Neues Hornissennest im Bau
Im vergangenen Jahr hatten wir in der Garage ein Wespennest. Ich hatte darüber schon mal berichtet. Der hintere Teil der Garage ist durch eine nicht ganz vollständige Wand abgeteilt und dient der Aufbewahrung der Gartengeräte. Da dort auch mal Kaninchen untergebracht waren, heißt er immer noch der Stall. Im Stall haben wir seit Jahren ein Schwalbennest. Die Bewohner sind gerade wieder eingetroffen und eifrig mit Renovierung und Brutvorbereitung beschäftigt. Seit ein paar Tagen ist außerdem eine Hornisse immer wieder auf Erkundung im Stall und in der Garage gewesen. Heute nun wurde mit dem Nestbau begonnen.

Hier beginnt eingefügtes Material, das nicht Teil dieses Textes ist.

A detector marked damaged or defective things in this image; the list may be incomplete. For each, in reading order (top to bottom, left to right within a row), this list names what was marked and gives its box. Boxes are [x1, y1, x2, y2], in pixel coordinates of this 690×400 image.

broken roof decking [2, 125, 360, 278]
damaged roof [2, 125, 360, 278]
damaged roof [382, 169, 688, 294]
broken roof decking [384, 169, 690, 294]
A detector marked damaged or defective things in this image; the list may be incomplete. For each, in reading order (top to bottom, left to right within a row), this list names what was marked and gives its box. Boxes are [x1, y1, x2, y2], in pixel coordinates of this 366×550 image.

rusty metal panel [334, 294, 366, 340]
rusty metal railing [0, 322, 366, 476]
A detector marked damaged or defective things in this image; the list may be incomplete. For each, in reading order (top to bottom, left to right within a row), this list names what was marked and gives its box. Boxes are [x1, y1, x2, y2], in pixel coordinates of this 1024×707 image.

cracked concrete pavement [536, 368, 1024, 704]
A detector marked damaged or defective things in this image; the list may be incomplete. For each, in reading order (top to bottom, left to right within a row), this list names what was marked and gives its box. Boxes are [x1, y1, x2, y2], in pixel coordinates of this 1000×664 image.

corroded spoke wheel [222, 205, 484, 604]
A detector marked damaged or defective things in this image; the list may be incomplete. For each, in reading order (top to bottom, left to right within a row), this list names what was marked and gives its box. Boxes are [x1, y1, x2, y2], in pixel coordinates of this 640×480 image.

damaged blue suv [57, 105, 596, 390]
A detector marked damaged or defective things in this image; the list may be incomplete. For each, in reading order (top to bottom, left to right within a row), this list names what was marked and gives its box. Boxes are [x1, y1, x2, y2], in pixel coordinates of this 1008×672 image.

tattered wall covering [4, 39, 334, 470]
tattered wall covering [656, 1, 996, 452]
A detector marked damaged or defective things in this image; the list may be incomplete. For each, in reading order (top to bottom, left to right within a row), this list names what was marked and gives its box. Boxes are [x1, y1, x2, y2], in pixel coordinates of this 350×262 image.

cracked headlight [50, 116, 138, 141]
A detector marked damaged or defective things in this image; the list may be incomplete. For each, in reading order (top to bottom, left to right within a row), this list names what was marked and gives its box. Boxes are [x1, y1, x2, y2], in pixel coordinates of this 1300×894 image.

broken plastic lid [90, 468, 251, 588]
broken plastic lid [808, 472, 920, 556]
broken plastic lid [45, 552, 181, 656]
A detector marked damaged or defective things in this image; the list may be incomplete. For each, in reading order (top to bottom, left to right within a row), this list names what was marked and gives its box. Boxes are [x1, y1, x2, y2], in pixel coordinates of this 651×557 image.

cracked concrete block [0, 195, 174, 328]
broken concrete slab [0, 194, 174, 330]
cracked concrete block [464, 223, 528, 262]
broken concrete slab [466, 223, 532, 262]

Im Inneren des Nestes entstehen sechseckige Waben (genau wie bei den Bienen), drumherum kommt eine Kugel aus Zellulose. Ich werde an dieser Stelle den Fortgang der Baumaßnahme zeigen.
3 Personen haben einen Kommentar hinterlassen
Margit geschrieben am 22. April 2009, 08:04:
Das ist ja interessant, Helga, Hornissen beim Bauen zu beobachten! Bin schon gespannt auf die Fortsetzung.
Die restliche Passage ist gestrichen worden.